# Projects do not always go exactly as planned.

**Cost and Schedule Risk Analysis**

**Some readers might have noticed that projects do not always go exactly as planned. Actually they never go exactly as planned. What’s more, they have a tendency to go worse than planned more often than they go better than planned. Why is this?**

Project plans are just forecasts, so the reason projects don’t go exactly to plan is the same as the reason weather forecasts are not always correct. It is because our knowledge of the future is uncertain. Yet mainstream project management systems expect project managers to give single-point estimates of how much each task will cost and how long it will take. From this they produce single-point estimates of what the project will cost and when it will be finished. The only thing certain about these estimates is that they will be proved wrong.

The first attempt to address this issue came with the introduction of PERT in the late 1950’s. Unfortunately, PERT works only when there is only one path through the project network with any chance of being critical. Even more unfortunately, it is not easy to determine whether this is the case without using more sophisticated methods such as Monte Carlo simulation.

So, what is Monte Carlo simulation? Like PERT, Monte Carlo starts with the user specifying a range of values for the duration and cost of each task, typically in the form of a probability distribution based on a 3-point estimate. (I will come back later to the perceived difficulty of making these estimates.) Monte Carlo simulation samples from these distributions – that is to say it generates a value for each duration or cost in a way that is random but which reflects the relative probabilities implied by the specified distribution – and then does a CPM calculation (i.e. a forward and backward pass) using these durations. It then stores the CPM results – dates, floats, and costs – in a summary form such as a histogram. It repeats the whole process thousands of times, each time with a different set of random samples, and so builds up a picture of the whole range of possible outcomes and their relative probabilities.

This enables one to answer questions such as “what is the chance that the project will be finished by December 15^{th}?” or “what is the chance that the project will not cost more than $15 million?” These are intrinsically more sensible and more useful questions than “when will the project finish?” or “how much will the project cost?” because we know that the answers to these will not be precise, and yet they do not tell us how imprecise they might be. At best we might expect to have a 50% chance of meeting the projected date and cost, and a 50% chance is hardly good enough odds for the completion of an important project. What’s more, due to a phenomenon called merge bias which I might go into in a future post, the chance of meeting a single-point estimate of project completion is often much less than 50%.

Each set of duration samples and the resulting CPM calculation is called a trial. It is important to do a large number of trials to get reliable results. I recommend at least 10,000. This may sound like it would be time consuming, but it does not need to be. Software products vary widely – by a factor of at least 100 -- in the speed with which they do these calculations, so a simulation that would take 10 minutes on one product may require an overnight run on another.

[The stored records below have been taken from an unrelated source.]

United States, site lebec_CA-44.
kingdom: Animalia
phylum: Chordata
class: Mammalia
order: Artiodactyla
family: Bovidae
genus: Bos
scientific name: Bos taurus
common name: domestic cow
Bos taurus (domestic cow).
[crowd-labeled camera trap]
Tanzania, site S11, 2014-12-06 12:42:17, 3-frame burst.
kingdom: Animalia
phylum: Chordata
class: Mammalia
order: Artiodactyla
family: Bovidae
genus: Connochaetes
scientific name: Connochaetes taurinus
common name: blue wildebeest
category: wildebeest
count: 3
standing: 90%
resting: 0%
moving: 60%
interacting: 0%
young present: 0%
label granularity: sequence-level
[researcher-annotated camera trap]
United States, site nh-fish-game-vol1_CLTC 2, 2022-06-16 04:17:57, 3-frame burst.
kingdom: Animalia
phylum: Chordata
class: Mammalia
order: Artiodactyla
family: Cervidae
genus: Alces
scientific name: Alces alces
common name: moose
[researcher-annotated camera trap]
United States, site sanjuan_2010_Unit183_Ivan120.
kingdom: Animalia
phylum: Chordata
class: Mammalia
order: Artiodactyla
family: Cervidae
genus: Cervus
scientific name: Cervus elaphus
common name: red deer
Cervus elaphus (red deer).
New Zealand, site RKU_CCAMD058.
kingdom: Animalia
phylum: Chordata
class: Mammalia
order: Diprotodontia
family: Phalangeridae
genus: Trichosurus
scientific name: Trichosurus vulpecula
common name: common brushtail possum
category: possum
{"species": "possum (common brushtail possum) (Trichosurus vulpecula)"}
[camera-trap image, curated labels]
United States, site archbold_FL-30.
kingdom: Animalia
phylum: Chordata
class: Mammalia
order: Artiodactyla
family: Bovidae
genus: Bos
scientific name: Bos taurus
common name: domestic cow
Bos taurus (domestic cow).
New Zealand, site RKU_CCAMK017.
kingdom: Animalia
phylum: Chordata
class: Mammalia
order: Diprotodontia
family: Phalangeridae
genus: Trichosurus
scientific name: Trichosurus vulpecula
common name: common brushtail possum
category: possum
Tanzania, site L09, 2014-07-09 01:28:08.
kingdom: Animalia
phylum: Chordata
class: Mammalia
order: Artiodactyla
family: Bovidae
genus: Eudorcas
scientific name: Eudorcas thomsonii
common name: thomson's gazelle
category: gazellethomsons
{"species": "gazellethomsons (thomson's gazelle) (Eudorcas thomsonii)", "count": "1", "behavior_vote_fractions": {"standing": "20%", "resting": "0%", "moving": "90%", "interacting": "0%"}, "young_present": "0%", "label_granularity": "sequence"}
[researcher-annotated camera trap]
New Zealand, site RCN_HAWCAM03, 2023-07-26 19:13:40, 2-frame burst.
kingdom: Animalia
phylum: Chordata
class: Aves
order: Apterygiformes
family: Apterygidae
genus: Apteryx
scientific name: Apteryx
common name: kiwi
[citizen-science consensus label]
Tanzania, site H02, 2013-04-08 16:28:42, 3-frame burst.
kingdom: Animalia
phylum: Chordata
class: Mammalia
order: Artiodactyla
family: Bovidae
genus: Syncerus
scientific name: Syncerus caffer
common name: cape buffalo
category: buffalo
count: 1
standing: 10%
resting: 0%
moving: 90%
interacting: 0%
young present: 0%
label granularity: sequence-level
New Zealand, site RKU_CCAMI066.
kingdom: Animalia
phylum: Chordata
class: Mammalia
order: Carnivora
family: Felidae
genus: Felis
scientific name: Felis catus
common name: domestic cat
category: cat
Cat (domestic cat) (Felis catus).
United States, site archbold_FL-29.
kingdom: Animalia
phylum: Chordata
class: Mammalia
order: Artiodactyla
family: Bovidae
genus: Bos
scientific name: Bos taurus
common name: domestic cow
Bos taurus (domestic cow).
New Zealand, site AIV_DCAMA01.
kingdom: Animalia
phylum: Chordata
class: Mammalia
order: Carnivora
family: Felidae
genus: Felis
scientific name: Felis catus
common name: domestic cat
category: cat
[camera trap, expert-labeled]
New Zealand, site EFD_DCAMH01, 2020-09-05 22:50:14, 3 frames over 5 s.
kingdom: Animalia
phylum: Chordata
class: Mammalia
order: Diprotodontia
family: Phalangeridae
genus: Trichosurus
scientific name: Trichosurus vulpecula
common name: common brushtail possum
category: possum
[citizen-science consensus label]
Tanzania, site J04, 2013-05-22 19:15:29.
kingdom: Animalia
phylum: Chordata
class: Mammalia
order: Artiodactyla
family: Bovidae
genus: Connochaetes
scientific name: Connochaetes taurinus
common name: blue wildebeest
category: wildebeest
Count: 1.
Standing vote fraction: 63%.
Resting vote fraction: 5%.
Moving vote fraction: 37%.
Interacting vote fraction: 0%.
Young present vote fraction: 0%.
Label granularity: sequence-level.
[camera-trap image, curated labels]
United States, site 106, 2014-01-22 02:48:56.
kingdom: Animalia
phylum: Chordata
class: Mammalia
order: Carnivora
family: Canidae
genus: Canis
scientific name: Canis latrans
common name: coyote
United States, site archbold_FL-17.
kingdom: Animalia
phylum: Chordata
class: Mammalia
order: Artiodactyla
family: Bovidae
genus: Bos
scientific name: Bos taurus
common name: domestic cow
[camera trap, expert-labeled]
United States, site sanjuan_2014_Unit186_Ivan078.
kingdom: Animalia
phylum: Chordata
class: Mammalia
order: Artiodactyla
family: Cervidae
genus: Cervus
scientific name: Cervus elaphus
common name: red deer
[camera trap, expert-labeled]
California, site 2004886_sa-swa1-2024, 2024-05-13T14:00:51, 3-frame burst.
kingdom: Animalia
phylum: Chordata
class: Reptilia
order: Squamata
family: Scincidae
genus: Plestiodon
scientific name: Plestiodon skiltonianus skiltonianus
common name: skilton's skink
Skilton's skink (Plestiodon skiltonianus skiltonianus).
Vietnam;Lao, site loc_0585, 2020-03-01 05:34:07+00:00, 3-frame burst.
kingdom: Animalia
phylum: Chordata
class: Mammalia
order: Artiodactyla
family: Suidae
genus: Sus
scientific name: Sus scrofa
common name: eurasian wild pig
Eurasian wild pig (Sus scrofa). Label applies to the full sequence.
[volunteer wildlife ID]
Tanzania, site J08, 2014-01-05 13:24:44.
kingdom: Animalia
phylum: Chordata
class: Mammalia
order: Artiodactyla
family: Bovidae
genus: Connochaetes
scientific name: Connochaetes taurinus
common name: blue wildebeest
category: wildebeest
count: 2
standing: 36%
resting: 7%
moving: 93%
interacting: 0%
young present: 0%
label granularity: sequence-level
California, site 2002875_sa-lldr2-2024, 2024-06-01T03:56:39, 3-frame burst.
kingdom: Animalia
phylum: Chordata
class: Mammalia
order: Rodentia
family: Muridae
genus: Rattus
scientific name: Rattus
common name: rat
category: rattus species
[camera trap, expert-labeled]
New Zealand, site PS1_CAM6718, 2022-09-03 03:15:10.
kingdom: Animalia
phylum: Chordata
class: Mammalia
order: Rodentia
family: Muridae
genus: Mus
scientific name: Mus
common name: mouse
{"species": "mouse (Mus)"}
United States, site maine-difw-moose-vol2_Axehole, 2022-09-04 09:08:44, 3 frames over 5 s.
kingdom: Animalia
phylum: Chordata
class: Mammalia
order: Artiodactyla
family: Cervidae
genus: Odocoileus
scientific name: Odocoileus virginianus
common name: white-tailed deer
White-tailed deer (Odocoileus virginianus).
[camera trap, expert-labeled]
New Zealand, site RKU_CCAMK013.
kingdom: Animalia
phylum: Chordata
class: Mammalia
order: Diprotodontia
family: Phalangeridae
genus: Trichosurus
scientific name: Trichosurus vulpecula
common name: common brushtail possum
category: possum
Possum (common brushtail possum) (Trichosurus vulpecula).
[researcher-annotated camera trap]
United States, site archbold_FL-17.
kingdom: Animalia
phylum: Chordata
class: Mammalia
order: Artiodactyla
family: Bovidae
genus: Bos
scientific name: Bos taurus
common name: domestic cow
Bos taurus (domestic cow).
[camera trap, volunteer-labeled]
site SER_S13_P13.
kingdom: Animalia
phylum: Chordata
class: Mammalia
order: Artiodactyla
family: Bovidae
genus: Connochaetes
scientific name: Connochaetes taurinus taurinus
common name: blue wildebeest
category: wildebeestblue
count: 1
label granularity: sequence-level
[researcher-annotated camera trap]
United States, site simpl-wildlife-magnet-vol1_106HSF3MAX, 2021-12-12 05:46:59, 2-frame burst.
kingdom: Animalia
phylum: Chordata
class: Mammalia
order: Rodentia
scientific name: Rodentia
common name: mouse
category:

A common objection to doing risk analysis is that project managers (or their subject matter experts) say they cannot provide the three-point estimates required. But if they cannot provide a three-point estimate how can they possibly provide a single-point estimate? Surely it is easier to estimate a range of values than to provide a single figure? (If one were asked to estimate someone’s weight, would one not be more confident in saying “170 to 200 pounds” rather than “185 pounds?”)

The more stubborn may further argue that they do not know enough about the task to give optimistic and pessimistic estimates of its duration, but that demonstrates a fundamental misunderstanding of what uncertainty is. Uncertainty is not a property of the task -- which will actually take a definite length of time to complete – but a property of our own current knowledge. So, the fact we do not know enough about the task is *exactly what we are trying to model* with the probability distribution. The less we know about a task the less valid would be our single-poit estimate and the more important it is to give a range. (The meaning of uncertainty is quite a philosophical subject, justifying a post of its own some time.)

There remains the question of how one chooses a distribution shape, to which I would answer that it does not matter much. Recognizing that there *is* a distribution is the main thing. (It does matter to some degree because some distributions have much thinner tails than others, but this can be largely overcome by giving the user the opportunity to frame his optimistic and pessimistic values in terms of percentiles rather than absolute limits.) As Sam Savage says (in his excellent book, “the Flaw of Averages”), in the land of the average the man with the wrong distribution is King.

There is a lot more to Monte Carlo than explained above, but this is enough to get you started. And if you do just this you will be on the path to more realistic project plans. There is just one more point I would like to make, however. I have mentioned cost and schedule several times, and ideally one would do these together in a single simulation because uncertainty about cost and schedule are related. Some systems separate them, bringing them together only at the end of the process. This loses valuable information about how they are correlated. I hope to talk about this further in future posts, as well as about sensitivity analysis, correlations, and risk drivers.